* Start Given records *

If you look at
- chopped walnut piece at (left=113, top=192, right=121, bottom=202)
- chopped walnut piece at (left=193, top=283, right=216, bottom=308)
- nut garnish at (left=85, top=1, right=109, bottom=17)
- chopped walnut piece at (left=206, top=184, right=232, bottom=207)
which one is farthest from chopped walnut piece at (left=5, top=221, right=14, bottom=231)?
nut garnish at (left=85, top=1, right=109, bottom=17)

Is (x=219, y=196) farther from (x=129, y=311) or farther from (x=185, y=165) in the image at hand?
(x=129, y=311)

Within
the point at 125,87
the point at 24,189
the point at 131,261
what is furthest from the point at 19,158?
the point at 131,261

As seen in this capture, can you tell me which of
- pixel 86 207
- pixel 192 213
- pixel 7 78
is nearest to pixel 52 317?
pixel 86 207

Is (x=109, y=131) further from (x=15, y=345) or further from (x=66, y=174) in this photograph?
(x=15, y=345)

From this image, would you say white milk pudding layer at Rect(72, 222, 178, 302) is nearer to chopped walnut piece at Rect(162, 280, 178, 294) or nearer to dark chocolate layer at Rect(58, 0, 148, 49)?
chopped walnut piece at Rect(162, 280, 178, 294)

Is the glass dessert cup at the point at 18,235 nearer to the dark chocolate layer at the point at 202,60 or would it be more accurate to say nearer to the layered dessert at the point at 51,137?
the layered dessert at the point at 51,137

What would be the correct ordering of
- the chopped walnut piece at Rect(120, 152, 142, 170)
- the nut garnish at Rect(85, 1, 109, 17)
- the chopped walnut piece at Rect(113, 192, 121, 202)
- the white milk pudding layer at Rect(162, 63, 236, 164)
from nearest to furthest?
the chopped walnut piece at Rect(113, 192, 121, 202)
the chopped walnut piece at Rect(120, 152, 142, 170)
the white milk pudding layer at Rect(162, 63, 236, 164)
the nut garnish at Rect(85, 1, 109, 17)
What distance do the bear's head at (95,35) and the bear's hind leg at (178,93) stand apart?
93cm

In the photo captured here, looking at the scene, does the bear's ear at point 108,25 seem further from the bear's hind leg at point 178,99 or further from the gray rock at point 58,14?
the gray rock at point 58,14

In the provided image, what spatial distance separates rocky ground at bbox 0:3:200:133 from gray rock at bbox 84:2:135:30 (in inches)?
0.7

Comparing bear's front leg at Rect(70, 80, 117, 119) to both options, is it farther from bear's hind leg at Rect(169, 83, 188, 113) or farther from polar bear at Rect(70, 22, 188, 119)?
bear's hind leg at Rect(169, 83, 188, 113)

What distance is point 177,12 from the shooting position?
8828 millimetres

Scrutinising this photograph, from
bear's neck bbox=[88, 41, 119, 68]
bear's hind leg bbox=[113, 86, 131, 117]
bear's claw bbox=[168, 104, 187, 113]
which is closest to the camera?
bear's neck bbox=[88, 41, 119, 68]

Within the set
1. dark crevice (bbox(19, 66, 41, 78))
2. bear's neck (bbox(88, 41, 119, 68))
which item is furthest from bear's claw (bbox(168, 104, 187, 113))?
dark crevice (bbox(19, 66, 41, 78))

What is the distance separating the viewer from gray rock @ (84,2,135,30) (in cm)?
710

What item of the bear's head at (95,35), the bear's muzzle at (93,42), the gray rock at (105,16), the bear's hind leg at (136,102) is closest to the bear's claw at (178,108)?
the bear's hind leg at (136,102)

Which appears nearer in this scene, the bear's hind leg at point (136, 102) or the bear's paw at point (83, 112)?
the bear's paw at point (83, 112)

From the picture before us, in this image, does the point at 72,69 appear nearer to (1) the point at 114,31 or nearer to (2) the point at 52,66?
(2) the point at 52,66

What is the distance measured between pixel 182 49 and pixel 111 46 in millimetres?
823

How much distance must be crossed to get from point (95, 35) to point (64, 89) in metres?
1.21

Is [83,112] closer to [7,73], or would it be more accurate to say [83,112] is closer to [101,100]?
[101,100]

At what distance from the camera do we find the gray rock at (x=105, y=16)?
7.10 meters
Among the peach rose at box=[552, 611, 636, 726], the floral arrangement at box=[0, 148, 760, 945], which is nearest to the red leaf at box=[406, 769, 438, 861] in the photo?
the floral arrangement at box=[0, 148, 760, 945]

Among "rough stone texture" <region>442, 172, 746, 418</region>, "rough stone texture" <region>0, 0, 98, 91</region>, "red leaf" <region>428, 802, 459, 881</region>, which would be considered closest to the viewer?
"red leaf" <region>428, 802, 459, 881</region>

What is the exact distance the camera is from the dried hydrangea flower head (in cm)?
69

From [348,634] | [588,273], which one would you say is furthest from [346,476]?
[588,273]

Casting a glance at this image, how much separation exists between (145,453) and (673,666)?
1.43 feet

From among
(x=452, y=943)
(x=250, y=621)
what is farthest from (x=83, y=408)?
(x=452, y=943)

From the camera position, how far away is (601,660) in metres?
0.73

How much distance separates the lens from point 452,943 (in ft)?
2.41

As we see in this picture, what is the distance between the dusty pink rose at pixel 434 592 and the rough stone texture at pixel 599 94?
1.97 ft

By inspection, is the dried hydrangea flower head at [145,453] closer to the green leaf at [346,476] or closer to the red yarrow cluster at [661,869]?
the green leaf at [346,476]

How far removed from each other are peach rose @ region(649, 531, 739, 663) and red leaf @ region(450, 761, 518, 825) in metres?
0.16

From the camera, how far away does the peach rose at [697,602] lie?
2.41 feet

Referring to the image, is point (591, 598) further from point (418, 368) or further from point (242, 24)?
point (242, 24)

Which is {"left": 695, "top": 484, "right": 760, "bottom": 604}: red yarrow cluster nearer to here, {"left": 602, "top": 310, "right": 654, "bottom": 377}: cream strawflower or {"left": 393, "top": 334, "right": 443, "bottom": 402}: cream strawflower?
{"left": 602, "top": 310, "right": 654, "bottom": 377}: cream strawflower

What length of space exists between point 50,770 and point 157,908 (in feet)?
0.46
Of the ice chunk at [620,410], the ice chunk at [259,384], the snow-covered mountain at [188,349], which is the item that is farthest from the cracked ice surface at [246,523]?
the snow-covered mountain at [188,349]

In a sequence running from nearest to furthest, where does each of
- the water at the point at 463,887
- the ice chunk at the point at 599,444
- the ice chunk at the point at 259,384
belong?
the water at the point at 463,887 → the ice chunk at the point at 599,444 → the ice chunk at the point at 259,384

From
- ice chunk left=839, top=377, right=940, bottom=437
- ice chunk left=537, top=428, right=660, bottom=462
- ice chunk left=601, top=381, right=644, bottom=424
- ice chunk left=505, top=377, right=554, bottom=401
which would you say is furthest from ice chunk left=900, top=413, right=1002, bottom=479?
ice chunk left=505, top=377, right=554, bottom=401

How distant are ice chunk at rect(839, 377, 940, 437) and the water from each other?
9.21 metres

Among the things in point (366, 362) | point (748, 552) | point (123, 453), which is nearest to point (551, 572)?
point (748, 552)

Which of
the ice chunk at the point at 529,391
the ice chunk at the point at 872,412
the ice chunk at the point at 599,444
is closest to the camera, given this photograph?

* End Given records *

What is required: Put the records above, from their first line up to and including the line with "- nut garnish", into a Markdown table with the columns "No." and "Text". Give each line its own row with a row number, and skip blank lines.

Final answer:
| No. | Text |
|---|---|
| 1 | If you look at |
| 2 | - chopped walnut piece at (left=113, top=192, right=121, bottom=202) |
| 3 | - chopped walnut piece at (left=193, top=283, right=216, bottom=308) |
| 4 | - nut garnish at (left=85, top=1, right=109, bottom=17) |